Recruitment: Fishing in the same pool

Lorianne Burge, a consultant in the debt finance and structured finance team at London-based executive recruitment and search business Walker Hamill, says private debt, private equity and fintech firms are often going after the same talent.

Burge: Associate talent pool is shrinking

How much activity, relative to historic levels, is there in the private debt recruitment market today?

At Walker Hamill we have covered debt recruitment for just over 17 years as an addition to our long-standing private equity business. Whilst we cover debt across both the buy and sell-side, over the last four years the majority of our mandates have been with debt funds, with the most significant and sustained increase in recruitment amongst direct lending funds. The buoyant fundraising market over the last two years has brought positive growth from larger established funds as well as an increasing number of team-builds for new funds.

Which skills and types of professionals are in demand, and why?

Language requirements will often be a key requirement, with German, Italian and Scandinavian languages being the most consistently in-demand. Across all areas of private debt, leveraged finance associates are particularly sought after, with strong credit analysis skills being key to a smooth transition from sell side to buy side.

Unfortunately, at the associate level, these talent pools are shrinking.
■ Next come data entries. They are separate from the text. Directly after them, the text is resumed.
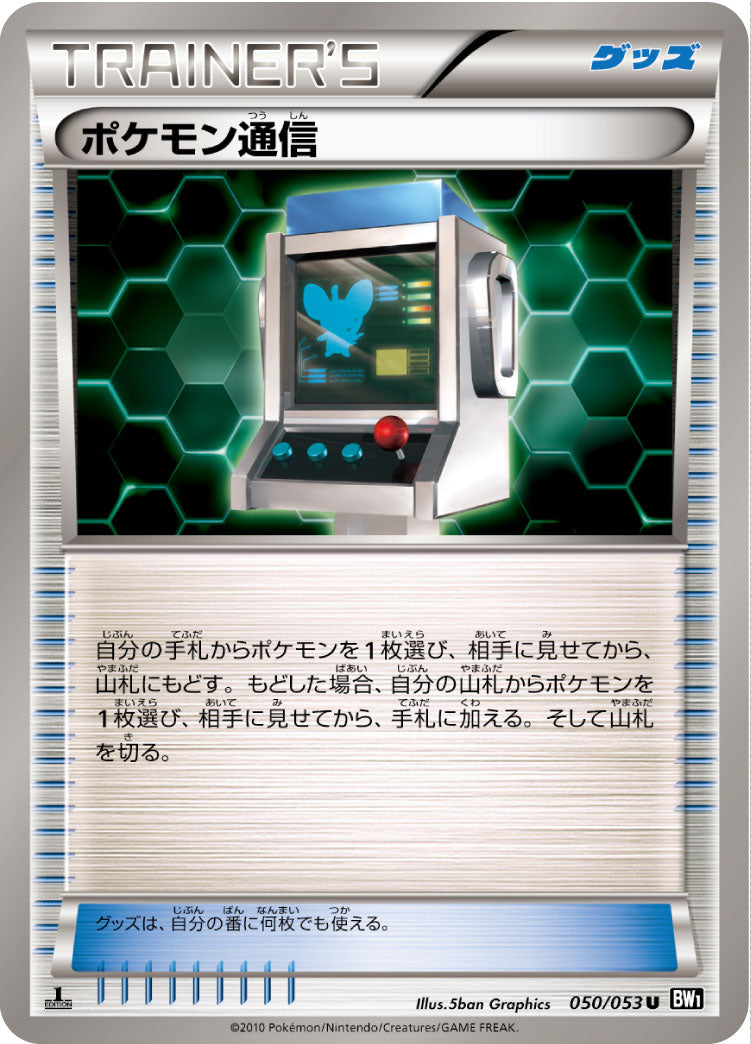 ポケモン通信 [U_050/053_BW1-Bb]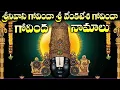 Download Lagu Sri Srinivasa Govinda Sri Venkatesa Govinda || Govinda Namalu || SumanTV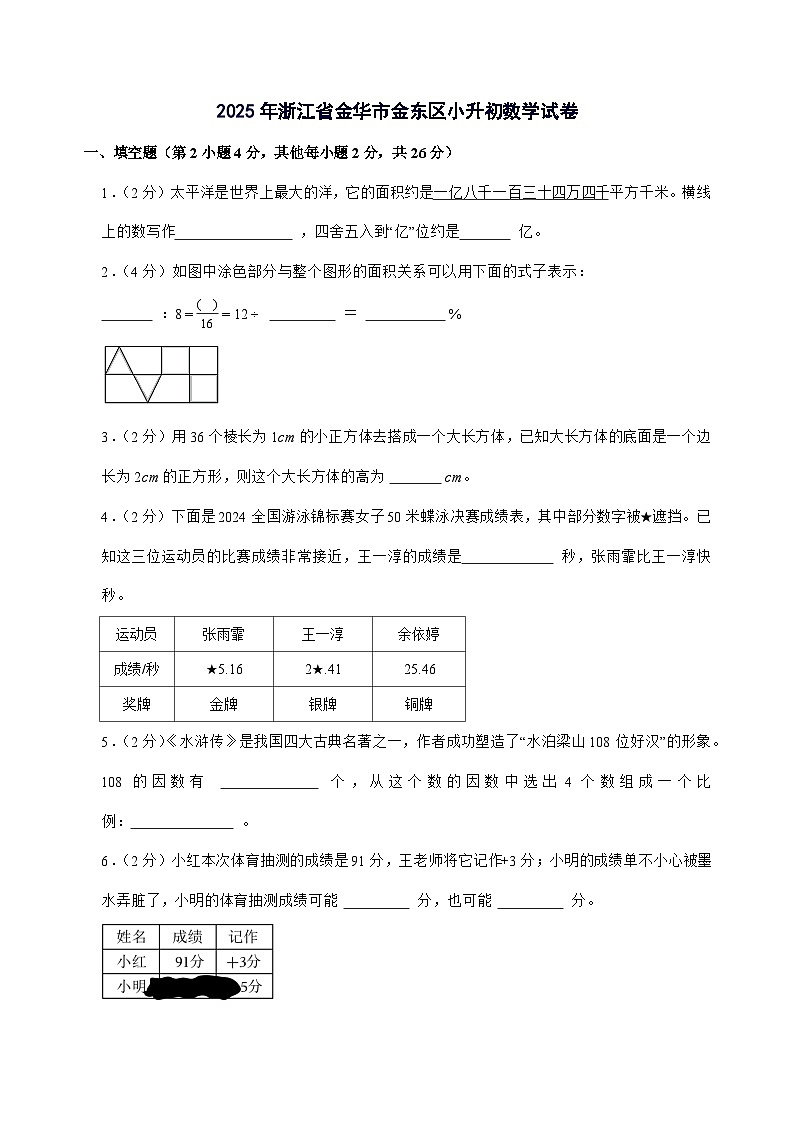 [小升初]2025年浙江省金华市金东区六年级下册数学试题[附答案]第1页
This is a result of the changing environment in banks, as well as job seekers moving at an earlier stage than seen previously (i.e. during their analyst years). This is also partly attributable to the ever-growing number of funds (in private debt but also private equity and fintech) selecting from the same talent pool.

As a result, there are significantly fewer top-ranked associates in the market and funds that are recruiting at that level will need to have streamlined processes and review compensation, in order to secure the best candidates.

How lucrative are compensation packages relative to historic averages?

Whereas investment banking salaries have recently undergone fairly significant changes, with early promotions and shortened analyst programmes, buy side compensation has not changed as drastically. In fact, cash compensation across our debt clients has only marginally increased in the last 12 months. There was a significant jump in banking salaries three years ago, especially for first-year associates, and consequently we saw the buy side mirroring this increase for associate salaries.

Are you seeing any interesting developments in the way compensation packages are being structured?

Carry – when it is paid, and who is eligible – is probably where we have seen the most interesting developments in compensation packages over the last few years. We have seen that most of our newly launched debt fund clients offer carry from day one, to all levels. This is contrary to our larger, more established, asset management clients, who have only really offered this at principal level. Having said this, there are a handful of larger players who offer carry from the outset, but this is quite unusual.

What has been even more interesting is the way in which carry has been structured; some employ a deal by deal carry system and others prefer fund carry. For the former, we have seen this paid “live”, as debt is deployed, and then again when it vests, or alternatively in one lump sum as the deal vests.

Carry has always been a meaningful component of senior professionals’ compensation packages, but has been a marginal consideration for junior and mid-level professionals. That has changed over the last few years and as a result more analysts, associates and VPs are seeking carry participation upon joining.

What are the one or two key trends that you would expect to impact private debt recruitment over the next year or two?

Fundraising is currently very strong across alternative investment classes, and competition among funds is likely to be a key trend over the next couple of years. We have seen significant growth among established funds and new market entrants, across a variety of investment strategies, all of whom are drawing on a similar candidate pool.

We are also carefully watching promotion cycles and remuneration in the bulge bracket banks. Given several are implementing fast track promotion schemes and in some cases two-year analyst programmes there may be an effect on the entry point to the buy side. To date funds have not overtly changed their minimum experience requirements although may be forced to in order to avoid significant discrepancies in cash compensation.

Across the industry as a whole we expect diversity to continue to be a hot topic, with an increased number of funds carefully considering their recruitment process and strategy. With a view to developing the knowledge base and thinking more creatively about the hiring process, Walker Hamill has focused on mapping diversity across the industry in an effort to assist our clients’ strategic needs.